Rows from a data source:
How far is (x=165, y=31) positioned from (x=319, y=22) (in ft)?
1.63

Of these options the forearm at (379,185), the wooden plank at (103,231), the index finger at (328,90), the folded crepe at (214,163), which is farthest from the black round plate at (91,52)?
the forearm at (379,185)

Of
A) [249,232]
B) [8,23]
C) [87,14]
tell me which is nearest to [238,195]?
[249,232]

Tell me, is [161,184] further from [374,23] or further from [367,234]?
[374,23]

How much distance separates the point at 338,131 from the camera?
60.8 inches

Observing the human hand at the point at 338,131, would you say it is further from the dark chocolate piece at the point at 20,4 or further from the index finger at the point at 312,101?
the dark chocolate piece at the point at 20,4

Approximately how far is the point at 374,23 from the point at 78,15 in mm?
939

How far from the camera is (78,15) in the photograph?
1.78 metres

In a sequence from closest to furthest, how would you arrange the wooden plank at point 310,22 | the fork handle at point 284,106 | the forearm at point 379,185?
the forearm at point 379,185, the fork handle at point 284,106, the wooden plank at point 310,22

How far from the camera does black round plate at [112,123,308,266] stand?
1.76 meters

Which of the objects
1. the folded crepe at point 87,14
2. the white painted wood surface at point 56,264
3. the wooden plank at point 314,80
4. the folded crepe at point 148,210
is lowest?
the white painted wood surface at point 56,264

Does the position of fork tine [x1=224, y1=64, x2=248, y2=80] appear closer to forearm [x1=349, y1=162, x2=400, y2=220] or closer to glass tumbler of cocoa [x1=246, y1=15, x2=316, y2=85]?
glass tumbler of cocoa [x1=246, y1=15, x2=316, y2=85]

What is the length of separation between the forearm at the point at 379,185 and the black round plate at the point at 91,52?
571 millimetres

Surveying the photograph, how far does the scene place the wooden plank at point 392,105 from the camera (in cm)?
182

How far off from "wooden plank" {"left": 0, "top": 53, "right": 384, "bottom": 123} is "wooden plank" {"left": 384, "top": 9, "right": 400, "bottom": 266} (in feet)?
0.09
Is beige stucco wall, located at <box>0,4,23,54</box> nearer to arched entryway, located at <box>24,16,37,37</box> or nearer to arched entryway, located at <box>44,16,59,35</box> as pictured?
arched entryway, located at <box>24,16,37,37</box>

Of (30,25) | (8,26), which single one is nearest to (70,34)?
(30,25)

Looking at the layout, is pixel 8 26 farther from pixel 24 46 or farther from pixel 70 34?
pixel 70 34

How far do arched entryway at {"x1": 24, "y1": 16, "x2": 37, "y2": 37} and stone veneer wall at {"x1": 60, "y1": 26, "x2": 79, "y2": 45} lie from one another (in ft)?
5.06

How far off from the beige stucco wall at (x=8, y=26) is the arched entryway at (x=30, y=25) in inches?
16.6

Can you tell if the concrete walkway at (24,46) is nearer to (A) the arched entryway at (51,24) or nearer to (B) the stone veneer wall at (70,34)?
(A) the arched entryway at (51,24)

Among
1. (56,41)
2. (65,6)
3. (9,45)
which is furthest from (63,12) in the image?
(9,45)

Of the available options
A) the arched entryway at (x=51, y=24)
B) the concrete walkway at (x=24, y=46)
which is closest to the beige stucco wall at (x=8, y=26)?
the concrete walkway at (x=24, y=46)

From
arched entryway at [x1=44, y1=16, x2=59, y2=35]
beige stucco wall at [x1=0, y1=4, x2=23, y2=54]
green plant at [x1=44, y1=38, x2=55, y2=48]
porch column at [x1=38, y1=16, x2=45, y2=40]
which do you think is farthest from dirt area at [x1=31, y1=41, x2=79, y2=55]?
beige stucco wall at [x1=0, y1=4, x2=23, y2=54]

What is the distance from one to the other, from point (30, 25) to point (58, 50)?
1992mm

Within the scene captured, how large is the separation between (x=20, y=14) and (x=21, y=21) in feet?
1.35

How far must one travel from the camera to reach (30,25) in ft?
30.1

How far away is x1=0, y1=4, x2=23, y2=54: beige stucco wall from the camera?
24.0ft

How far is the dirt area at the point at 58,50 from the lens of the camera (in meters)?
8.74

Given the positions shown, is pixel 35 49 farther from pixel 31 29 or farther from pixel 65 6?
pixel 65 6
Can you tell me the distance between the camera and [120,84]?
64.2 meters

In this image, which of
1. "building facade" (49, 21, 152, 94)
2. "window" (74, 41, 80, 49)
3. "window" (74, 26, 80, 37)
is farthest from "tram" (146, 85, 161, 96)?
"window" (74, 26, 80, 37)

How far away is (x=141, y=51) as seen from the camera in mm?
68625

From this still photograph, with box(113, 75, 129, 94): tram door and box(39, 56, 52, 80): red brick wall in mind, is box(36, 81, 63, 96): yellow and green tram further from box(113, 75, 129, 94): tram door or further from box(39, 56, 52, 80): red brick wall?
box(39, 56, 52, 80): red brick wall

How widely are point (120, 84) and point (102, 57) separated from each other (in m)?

Aim
Convert the rows above into a JSON list of strings, with each line as its own string and blank lines dropped.

Exercise response
[
  "How far is (x=165, y=31) positioned from (x=319, y=22) (in ft)?",
  "1.63",
  "Of these options the forearm at (379,185), the wooden plank at (103,231), the index finger at (328,90), the folded crepe at (214,163), which is farthest from the black round plate at (91,52)?",
  "the forearm at (379,185)",
  "Of",
  "A) [249,232]",
  "B) [8,23]",
  "C) [87,14]",
  "tell me which is nearest to [238,195]?",
  "[249,232]",
  "Tell me, is [161,184] further from [374,23] or further from [367,234]?",
  "[374,23]",
  "How much distance separates the point at 338,131 from the camera?",
  "60.8 inches",
  "Observing the human hand at the point at 338,131, would you say it is further from the dark chocolate piece at the point at 20,4 or further from the index finger at the point at 312,101?",
  "the dark chocolate piece at the point at 20,4",
  "Approximately how far is the point at 374,23 from the point at 78,15 in mm?",
  "939",
  "How far from the camera is (78,15) in the photograph?",
  "1.78 metres",
  "In a sequence from closest to furthest, how would you arrange the wooden plank at point 310,22 | the fork handle at point 284,106 | the forearm at point 379,185?",
  "the forearm at point 379,185, the fork handle at point 284,106, the wooden plank at point 310,22",
  "How far from the camera does black round plate at [112,123,308,266] stand?",
  "1.76 meters",
  "Which of the objects",
  "1. the folded crepe at point 87,14",
  "2. the white painted wood surface at point 56,264",
  "3. the wooden plank at point 314,80",
  "4. the folded crepe at point 148,210",
  "is lowest?",
  "the white painted wood surface at point 56,264",
  "Does the position of fork tine [x1=224, y1=64, x2=248, y2=80] appear closer to forearm [x1=349, y1=162, x2=400, y2=220] or closer to glass tumbler of cocoa [x1=246, y1=15, x2=316, y2=85]?",
  "glass tumbler of cocoa [x1=246, y1=15, x2=316, y2=85]",
  "What is the length of separation between the forearm at the point at 379,185 and the black round plate at the point at 91,52?",
  "571 millimetres",
  "Surveying the photograph, how far does the scene place the wooden plank at point 392,105 from the camera (in cm)?",
  "182",
  "How far off from \"wooden plank\" {\"left\": 0, \"top\": 53, \"right\": 384, \"bottom\": 123} is \"wooden plank\" {\"left\": 384, \"top\": 9, \"right\": 400, \"bottom\": 266} (in feet)?",
  "0.09",
  "Is beige stucco wall, located at <box>0,4,23,54</box> nearer to arched entryway, located at <box>24,16,37,37</box> or nearer to arched entryway, located at <box>44,16,59,35</box> as pictured?",
  "arched entryway, located at <box>24,16,37,37</box>",
  "Of (30,25) | (8,26), which single one is nearest to (70,34)?",
  "(30,25)",
  "Looking at the layout, is pixel 8 26 farther from pixel 24 46 or farther from pixel 70 34?",
  "pixel 70 34",
  "How far do arched entryway at {\"x1\": 24, \"y1\": 16, \"x2\": 37, \"y2\": 37} and stone veneer wall at {\"x1\": 60, \"y1\": 26, \"x2\": 79, \"y2\": 45} lie from one another (in ft)?",
  "5.06",
  "How far off from the beige stucco wall at (x=8, y=26) is the arched entryway at (x=30, y=25) in inches?",
  "16.6",
  "Can you tell if the concrete walkway at (24,46) is nearer to (A) the arched entryway at (51,24) or nearer to (B) the stone veneer wall at (70,34)?",
  "(A) the arched entryway at (51,24)",
  "Among",
  "1. (56,41)",
  "2. (65,6)",
  "3. (9,45)",
  "which is furthest from (63,12) in the image?",
  "(9,45)",
  "Of the available options",
  "A) the arched entryway at (x=51, y=24)",
  "B) the concrete walkway at (x=24, y=46)",
  "which is closest to the beige stucco wall at (x=8, y=26)?",
  "the concrete walkway at (x=24, y=46)",
  "From",
  "arched entryway at [x1=44, y1=16, x2=59, y2=35]",
  "beige stucco wall at [x1=0, y1=4, x2=23, y2=54]",
  "green plant at [x1=44, y1=38, x2=55, y2=48]",
  "porch column at [x1=38, y1=16, x2=45, y2=40]",
  "which do you think is farthest from dirt area at [x1=31, y1=41, x2=79, y2=55]?",
  "beige stucco wall at [x1=0, y1=4, x2=23, y2=54]",
  "What is the distance from one to the other, from point (30, 25) to point (58, 50)?",
  "1992mm",
  "Within the scene captured, how large is the separation between (x=20, y=14) and (x=21, y=21) in feet?",
  "1.35",
  "How far must one travel from the camera to reach (30,25) in ft?",
  "30.1",
  "How far away is x1=0, y1=4, x2=23, y2=54: beige stucco wall from the camera?",
  "24.0ft",
  "How far is the dirt area at the point at 58,50 from the lens of the camera (in meters)?",
  "8.74",
  "Given the positions shown, is pixel 35 49 farther from pixel 31 29 or farther from pixel 65 6?",
  "pixel 65 6",
  "Can you tell me the distance between the camera and [120,84]?",
  "64.2 meters",
  "In this image, which of",
  "1. \"building facade\" (49, 21, 152, 94)",
  "2. \"window\" (74, 41, 80, 49)",
  "3. \"window\" (74, 26, 80, 37)",
  "is farthest from \"tram\" (146, 85, 161, 96)?",
  "\"window\" (74, 26, 80, 37)",
  "How far away is (x=141, y=51) as seen from the camera in mm?",
  "68625",
  "From this still photograph, with box(113, 75, 129, 94): tram door and box(39, 56, 52, 80): red brick wall in mind, is box(36, 81, 63, 96): yellow and green tram further from box(113, 75, 129, 94): tram door or further from box(39, 56, 52, 80): red brick wall?",
  "box(39, 56, 52, 80): red brick wall",
  "How widely are point (120, 84) and point (102, 57) separated from each other (in m)?"
]